任天然到任之后,百姓见他审了几起案子,都是平心静气,一个一个的细问。遇到那乡下老实胆小的人,更是和颜悦色的问话,使他定了那惧怯官府的心,得以尽情倾吐。到了判结的时候,还要尽问他们有什么不平的地方,尽管申诉,不必勉强。总要两造真正情舒心服,无话可说,然后令其具结。就是遇到刁矫健讼、饰词逞辩的,他也是按着本案的事理、中证的口词,同他详详细细的辩驳,使他遁词俱穷,伪情毕露,然后加以惩戒。所以,这些旧案都来翻控。任天然见他们有这种苦衷,却也不能不替他们申理。但是,前任结过的案,其中情理实在相悬的呢,自不能不为之平反;但凡大致不差的,也还要迁就原断,以存政体,比那自己手里审理的案子更多一层为难。再查查他办的那些学堂、警察、工艺厂、农学厂,外面的装潢都极冠冕。细按起来,则学堂的教习就先不能得人。警察,除掉官府经过站道整齐,此外的责任,没有一人知道。工艺,不过雇了几个外间开铺子的匠子,在里头随意教教。农学更无道理了,筹的经费半属纸上谈兵,按起常年实在数目来,没有一半可靠。有些捐款,都是硬逼着那人承认,好在只要他在纸上写几个字,并不逼着他要现钱。那些人也只得火烧眉毛,且顾眼下答应了再说。万一要按簿实追起来,那可就真正为难,即令叫他倾家败业,亦复无补于事。办的人呢,说得天花乱坠,占了面子走了,可难坏了这位接任的官。若要据实上达,不但上司未必见信,必说前后任不合,故意挑剔,而且总还是责成后任妥为整理,担子还是脱卸不掉,徒然多一痕迹。况他是抚台明保的人,抚台断不肯自己认错,恐怕还要说接任官无才,连现成的事都做不好。万一有个撤调,自己的功名还在其次,那后任来的官鉴于前年,势必变本加厉,地方上更要吃苦。任天然想到这层,只得降气平心,替他逐件设法料理,总算到四平八稳,使前任的罅隙皆弥,百姓的元气无损,却真费了许多心血,才算替这位名吏揩干净了屁股。

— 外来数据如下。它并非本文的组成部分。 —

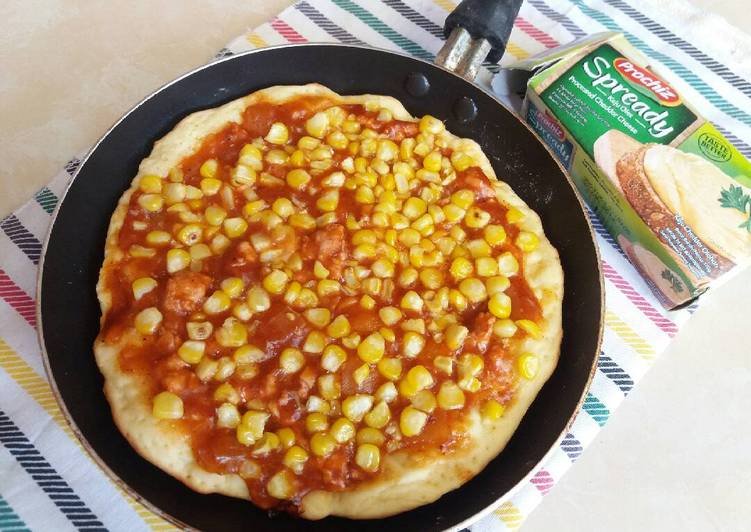 Cara Gampang Menyiapkan Pizza teflon, pizza goreng simple Anti Gagal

偏偏他的一位本府茆太尊名式金的,本是一位青年,翰苑理学名儒放出来的,不晓怎样得了心疾。初仅谈到公事,东拉西扯、胡帝胡天,还不要紧。有一天三更多的时候,忽然把任天然传了去。任天然不知何事,及至见了面,这茆太尊说是他的两位如君要谋害他,叫任天然替他拿办。任天然晓得他是有点疯了,同着府里的刑钱师爷带劝带拦的闹了一夜,才把这位太尊的痰火压平了些。过了几天,这位茆太尊到底跑进省去见了抚台,说他衙门里姬妾仆从、幕友书差同着地方绅士都要想法谋害他,连县官都被他们串通了,好容易才逃进省来的,要求派兵查办。抚台听了十分诧异,后来细看他的神气,晓得他得了疯病,只得将他留省医治,另委了一位全太守景周,来署这吉安府事。
这全太守,号似庄,是任天然的安徽同乡,由荫生用的光禄寺署正,截取同知,分发直隶,署过一任深州,官声很好,在河工里保了知府。一位直隶藩台很为赏识,请制台明保了他。这全似庄过府班引见下来,得了交军机处存记,恰好这位藩台升了江西抚台,就把他奏调过来。梁培帅到了任,也很喜欢他,在省里当的都是面子上的要差,同任天然也常见面,很要好。任天然却晓得他的脾气:口里极其谦和脱俗,那堂属的规矩仪节可丝毫错他不得;胆子极小,肩膀极窄,可甚么事都要尽到;他的属员无才,他竟要当面嘲笑;属员有才,却不免暗中忌妒。任天然听他来做本府,晓得又要多费一番心思去对付他。打听他到了,就赶紧远远的接出去。